その後、28日の午前4時にコントロールルームの警報が作動し、2次冷却水の流れが止まったことが確認。冷却水の流れが止まると、タービンが停止し、制御棒が降下して原子炉の作動が停止。
これにより、1次冷却水の温度が急激に上昇し、原子炉内の温度が非常に高くなり、炉心が溶ける危険性が高まる。
本来であれば、2次冷却水の流れが止まった場合に備えて、バイパス経路が設けられており、メインの水流が停止すると自動的にバイパスから水が供給されるようになっていた。
しかし、事故時にはバイパスのバルブが閉じられた状態で、誰もそれが閉じているとは思わず、緊急時の警報の中で、作業員はバルブが閉じていることに気付かないまま。
さらに、1次冷却水の温度が急上昇した場合に蒸気を放出する安全装置「逃がし弁」もあった。
圧力が下がれば自動的に閉じることになっていたがこの弁も故障し、開いたままに。そして、高熱により1次冷却水の水位を示すメーターが損傷し、「満水」の表示で固定されてしまう。
「チャイナ・シンドローム」
これを見た作業員は、これ以上冷却水を供給してはまずいと思い、緊急炉心冷却水注入装置を止めてしまう。しかし原子炉内で1次冷却水が漏れ、燃料棒が露出。
その結果、表面温度は2000℃に達し、炉心の52%がメルトダウン。これにより、原子炉棟に満ちた放射能が外にわずかに漏れ出す。
2時間18分後、別の運転員が水位計の誤作動に気づき、1次冷却水の漏れを止める。

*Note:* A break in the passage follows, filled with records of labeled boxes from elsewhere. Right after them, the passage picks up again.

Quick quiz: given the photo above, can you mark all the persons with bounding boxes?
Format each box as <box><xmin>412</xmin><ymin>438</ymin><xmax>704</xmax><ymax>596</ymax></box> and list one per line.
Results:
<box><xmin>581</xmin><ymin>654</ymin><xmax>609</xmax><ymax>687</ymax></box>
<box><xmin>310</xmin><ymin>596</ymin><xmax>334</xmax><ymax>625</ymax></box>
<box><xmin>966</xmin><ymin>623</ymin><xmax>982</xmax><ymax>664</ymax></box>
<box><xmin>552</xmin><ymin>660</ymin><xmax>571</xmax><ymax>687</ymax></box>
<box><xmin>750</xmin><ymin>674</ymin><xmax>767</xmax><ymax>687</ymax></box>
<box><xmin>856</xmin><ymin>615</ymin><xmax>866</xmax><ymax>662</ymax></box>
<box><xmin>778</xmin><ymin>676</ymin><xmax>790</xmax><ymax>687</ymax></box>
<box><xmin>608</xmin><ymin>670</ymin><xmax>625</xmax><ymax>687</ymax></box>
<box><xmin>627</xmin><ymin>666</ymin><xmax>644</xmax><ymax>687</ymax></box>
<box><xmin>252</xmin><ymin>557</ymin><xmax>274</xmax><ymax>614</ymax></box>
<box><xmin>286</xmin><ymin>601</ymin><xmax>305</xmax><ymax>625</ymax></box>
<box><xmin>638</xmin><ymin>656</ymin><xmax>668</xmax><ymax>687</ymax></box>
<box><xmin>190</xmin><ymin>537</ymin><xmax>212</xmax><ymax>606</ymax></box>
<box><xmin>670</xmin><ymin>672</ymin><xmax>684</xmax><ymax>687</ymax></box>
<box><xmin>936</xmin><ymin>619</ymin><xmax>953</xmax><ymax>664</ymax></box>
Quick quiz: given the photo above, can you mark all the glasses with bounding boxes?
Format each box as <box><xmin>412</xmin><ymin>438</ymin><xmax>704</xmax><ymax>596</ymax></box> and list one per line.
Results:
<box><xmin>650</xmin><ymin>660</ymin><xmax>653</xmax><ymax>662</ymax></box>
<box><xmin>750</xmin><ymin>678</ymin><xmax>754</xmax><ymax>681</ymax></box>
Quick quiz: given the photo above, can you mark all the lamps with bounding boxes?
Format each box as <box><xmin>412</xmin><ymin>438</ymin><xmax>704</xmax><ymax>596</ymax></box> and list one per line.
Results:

8時45分、アメリカ原子力規制委員会(NRC)に事故が報告され、ニュースが流れると混乱が広がる。
2日後、NRCの要請で、ペンシルベニア州知事は原発から5マイル以内の妊婦と子どもに避難勧告を出す。しかし住民はパニックに陥り、町はゴーストタウンと化す。
炉心の溶解は途中で止まり、炉の隔壁が破壊されるのを避けられたため、最悪の事態は回避されるも、米史上最悪の原発事故となった。
事故の12日前には、「チャイナ・シンドローム」という映画が公開された。
映画では原発の取材中に事故に遭遇して、それを伝えようとする女性レポーターと命がけで事故を防ごうとする原発管理者、情報をもみ消そうとする原発管理会社等の対立を描いている。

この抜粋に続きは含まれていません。